It has been proposed on the basis of in vitro investigations that corticothalamic feedback provides synaptic noise, which helps thalamic neurons to integrate synaptic inputs more linearly60,61. However, by isolating the corticofugal contribution to the representation of ongoing stimuli in vivo, our results suggest that corticofugal activity decreases the linear input–output relationship and the reliability of neuronal responses in the CNIC and MGBv. In the CNIC, this effect of cortical silencing on the transfer function of the neurons appears to depend on wakefulness, but in the MGBv was present even under anesthesia, implying that it is not simply a result of trial-to-trial variability in corticofugal synaptic transmission due to changes in cognitive state.

Although cortical silencing alters the excitability, reliability, and linearity of MGBv and CNIC responses, we found no effect on the strength of contrast gain control. This is consistent with the lack of effect of widespread cortical cooling on adaptation to mean level by IC neurons27. However, cortical deactivation does prevent the change in the rate of adaptation by IC neurons following repeated exposure to stimuli with different sound level distributions27. It is therefore possible that descending corticofugal inputs might play a role in contrast adaptation in rapidly changing acoustic environments.

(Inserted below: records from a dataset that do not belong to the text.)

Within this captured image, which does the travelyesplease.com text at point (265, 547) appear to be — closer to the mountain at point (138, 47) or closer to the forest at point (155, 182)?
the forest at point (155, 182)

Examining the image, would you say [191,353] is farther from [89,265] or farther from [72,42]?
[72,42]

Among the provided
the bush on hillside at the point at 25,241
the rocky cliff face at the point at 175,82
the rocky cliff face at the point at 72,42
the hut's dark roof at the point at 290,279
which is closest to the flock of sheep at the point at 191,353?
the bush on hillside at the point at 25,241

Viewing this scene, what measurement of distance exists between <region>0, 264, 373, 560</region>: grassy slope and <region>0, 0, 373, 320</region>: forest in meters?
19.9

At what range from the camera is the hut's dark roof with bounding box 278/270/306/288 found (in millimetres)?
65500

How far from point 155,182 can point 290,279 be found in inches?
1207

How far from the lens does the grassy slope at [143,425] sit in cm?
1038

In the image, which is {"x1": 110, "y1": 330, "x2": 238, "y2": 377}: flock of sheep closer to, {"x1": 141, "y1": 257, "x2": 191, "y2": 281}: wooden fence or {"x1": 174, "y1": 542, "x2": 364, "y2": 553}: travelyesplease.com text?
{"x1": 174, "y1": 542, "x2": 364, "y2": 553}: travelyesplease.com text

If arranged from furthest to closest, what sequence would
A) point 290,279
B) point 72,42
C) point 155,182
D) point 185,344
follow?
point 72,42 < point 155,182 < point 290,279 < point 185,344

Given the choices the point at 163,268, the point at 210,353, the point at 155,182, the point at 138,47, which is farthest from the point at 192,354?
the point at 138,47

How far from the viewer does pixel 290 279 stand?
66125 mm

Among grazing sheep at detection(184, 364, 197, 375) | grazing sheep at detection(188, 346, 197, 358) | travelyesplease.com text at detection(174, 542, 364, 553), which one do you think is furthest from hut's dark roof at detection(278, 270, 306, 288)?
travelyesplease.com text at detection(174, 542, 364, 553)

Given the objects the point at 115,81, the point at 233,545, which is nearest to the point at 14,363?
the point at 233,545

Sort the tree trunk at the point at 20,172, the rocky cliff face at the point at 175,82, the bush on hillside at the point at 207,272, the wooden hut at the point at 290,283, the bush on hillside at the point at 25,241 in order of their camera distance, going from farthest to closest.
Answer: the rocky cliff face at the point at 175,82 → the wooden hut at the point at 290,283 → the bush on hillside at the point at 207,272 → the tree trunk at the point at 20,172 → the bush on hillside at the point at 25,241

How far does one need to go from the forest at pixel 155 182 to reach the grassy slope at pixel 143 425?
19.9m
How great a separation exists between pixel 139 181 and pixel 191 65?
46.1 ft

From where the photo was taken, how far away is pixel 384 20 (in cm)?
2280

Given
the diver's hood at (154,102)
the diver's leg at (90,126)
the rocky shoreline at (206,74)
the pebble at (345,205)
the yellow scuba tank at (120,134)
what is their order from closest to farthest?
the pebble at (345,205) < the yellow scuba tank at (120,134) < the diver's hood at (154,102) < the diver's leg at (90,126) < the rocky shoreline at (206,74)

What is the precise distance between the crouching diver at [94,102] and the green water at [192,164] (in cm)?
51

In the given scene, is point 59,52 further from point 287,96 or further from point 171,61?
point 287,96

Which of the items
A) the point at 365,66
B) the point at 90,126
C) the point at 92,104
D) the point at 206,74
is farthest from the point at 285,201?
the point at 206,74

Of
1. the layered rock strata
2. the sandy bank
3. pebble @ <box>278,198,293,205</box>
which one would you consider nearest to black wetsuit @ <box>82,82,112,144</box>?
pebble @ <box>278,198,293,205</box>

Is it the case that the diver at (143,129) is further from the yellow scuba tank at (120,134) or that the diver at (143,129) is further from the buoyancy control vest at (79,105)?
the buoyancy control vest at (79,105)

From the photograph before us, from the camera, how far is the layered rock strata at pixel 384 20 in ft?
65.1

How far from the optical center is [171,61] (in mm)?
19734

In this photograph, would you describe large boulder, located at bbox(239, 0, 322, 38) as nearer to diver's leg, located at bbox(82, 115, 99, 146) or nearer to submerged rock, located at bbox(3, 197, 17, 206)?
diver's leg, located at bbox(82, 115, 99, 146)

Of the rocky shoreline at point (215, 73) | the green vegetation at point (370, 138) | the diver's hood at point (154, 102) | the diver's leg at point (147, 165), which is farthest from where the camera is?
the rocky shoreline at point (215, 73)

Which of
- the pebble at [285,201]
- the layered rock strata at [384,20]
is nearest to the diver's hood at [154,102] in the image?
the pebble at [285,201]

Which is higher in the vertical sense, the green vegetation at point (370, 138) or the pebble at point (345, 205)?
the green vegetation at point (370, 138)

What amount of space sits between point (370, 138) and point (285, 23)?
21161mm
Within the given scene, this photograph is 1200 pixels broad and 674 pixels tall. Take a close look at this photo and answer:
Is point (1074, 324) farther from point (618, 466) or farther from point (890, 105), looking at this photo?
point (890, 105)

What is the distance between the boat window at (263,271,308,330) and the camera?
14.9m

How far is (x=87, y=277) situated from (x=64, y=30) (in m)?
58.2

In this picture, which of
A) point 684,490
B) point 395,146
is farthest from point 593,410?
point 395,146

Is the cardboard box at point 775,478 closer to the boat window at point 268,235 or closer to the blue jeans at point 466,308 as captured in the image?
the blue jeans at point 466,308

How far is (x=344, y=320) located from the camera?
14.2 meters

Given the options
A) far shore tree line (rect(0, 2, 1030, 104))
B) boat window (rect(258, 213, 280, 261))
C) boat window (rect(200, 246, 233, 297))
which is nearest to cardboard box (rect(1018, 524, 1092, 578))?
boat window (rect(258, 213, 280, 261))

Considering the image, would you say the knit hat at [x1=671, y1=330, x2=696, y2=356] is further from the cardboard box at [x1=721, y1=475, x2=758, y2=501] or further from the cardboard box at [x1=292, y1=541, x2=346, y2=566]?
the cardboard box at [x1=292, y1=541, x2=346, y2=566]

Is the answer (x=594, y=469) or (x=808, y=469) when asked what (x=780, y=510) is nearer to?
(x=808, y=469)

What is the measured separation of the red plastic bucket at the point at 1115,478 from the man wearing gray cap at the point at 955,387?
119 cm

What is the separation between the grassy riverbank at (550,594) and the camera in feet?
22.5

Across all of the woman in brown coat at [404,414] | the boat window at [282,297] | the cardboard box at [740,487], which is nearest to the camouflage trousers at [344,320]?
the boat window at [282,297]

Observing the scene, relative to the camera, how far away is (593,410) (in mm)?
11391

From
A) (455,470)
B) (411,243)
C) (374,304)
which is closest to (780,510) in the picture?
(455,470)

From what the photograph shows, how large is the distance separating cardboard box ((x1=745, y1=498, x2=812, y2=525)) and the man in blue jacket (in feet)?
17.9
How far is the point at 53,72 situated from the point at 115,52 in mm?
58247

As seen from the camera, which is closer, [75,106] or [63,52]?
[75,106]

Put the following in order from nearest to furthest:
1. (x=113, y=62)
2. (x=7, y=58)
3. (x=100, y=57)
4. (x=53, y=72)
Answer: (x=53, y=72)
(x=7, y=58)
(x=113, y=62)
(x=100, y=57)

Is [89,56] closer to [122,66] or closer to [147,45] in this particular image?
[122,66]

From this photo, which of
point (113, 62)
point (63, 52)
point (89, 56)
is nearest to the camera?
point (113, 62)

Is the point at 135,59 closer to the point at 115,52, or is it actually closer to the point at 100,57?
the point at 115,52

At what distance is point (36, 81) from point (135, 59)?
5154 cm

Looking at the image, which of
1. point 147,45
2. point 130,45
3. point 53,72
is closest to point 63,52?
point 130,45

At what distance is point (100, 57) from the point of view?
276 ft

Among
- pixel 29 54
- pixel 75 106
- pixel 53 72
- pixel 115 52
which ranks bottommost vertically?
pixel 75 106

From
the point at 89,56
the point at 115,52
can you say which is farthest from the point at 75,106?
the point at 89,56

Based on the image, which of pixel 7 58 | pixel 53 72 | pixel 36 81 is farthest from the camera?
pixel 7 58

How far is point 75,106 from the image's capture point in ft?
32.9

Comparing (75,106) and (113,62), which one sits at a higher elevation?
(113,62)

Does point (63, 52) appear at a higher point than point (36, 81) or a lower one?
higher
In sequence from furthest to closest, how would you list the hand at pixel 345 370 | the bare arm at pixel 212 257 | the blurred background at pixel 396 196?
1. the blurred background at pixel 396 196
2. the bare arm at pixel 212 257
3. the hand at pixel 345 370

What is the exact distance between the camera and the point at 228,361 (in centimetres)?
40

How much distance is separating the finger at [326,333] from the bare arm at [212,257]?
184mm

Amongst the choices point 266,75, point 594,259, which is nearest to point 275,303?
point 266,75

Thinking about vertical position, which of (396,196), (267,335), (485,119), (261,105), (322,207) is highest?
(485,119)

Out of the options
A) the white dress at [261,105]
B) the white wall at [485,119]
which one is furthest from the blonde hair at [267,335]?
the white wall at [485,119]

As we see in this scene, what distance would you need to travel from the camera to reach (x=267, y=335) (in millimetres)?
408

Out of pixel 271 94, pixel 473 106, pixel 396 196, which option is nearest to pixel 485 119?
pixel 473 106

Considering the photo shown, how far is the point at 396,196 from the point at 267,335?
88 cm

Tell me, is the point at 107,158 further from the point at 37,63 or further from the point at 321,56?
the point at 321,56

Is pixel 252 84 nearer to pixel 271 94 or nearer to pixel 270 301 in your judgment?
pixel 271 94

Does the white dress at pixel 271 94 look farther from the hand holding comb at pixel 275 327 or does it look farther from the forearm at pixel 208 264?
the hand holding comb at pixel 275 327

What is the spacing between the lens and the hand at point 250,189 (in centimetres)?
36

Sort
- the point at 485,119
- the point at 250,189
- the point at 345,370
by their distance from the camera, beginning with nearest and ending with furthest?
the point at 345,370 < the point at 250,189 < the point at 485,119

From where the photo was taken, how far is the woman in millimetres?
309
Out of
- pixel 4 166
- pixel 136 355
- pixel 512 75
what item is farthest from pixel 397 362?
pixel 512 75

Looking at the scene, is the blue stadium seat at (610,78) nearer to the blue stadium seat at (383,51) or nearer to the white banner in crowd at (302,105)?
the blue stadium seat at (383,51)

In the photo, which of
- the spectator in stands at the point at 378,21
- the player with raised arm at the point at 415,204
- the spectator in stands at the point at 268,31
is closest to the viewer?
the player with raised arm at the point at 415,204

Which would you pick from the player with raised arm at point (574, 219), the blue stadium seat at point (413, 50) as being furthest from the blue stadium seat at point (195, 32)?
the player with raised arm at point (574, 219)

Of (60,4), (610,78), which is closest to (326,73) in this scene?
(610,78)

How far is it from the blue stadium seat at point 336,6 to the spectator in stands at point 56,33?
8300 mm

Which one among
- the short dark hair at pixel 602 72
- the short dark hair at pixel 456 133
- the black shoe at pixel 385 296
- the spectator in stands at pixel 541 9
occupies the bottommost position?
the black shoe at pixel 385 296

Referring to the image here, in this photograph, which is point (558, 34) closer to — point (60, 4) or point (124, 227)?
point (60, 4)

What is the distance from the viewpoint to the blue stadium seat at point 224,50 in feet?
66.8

The role of corticofugal inputs could be clarified by investigating contrast adaptation in non-lemniscal subdivisions of the auditory thalamus and midbrain. In this study, we aimed to investigate the evolution of contrast adaptation across the primary inputs to A1. However, neurons in non-lemniscal regions of the MGB and IC display stronger stimulus-specific adaptation than their lemniscal counterparts25,38 and receive stronger inputs from the auditory cortex38,62; these neurons may also show correspondingly stronger contrast adaptation, which is under the influence of cortical activity.

The behavioral consequences of adaptation to stimulus statistics in the auditory system have received very little attention. Presenting sounds with interaural level differences63 or interaural time differences64 that follow specific statistical distributions results in comparable adaptive changes in the sensitivity of binaural neurons in the brain and in the perceptual sensitivity of human listeners. Furthermore, adaptation to mean level and contrast can improve the decoding of complex sounds from population neuronal activity, potentially providing a mechanism for establishing noise invariance6.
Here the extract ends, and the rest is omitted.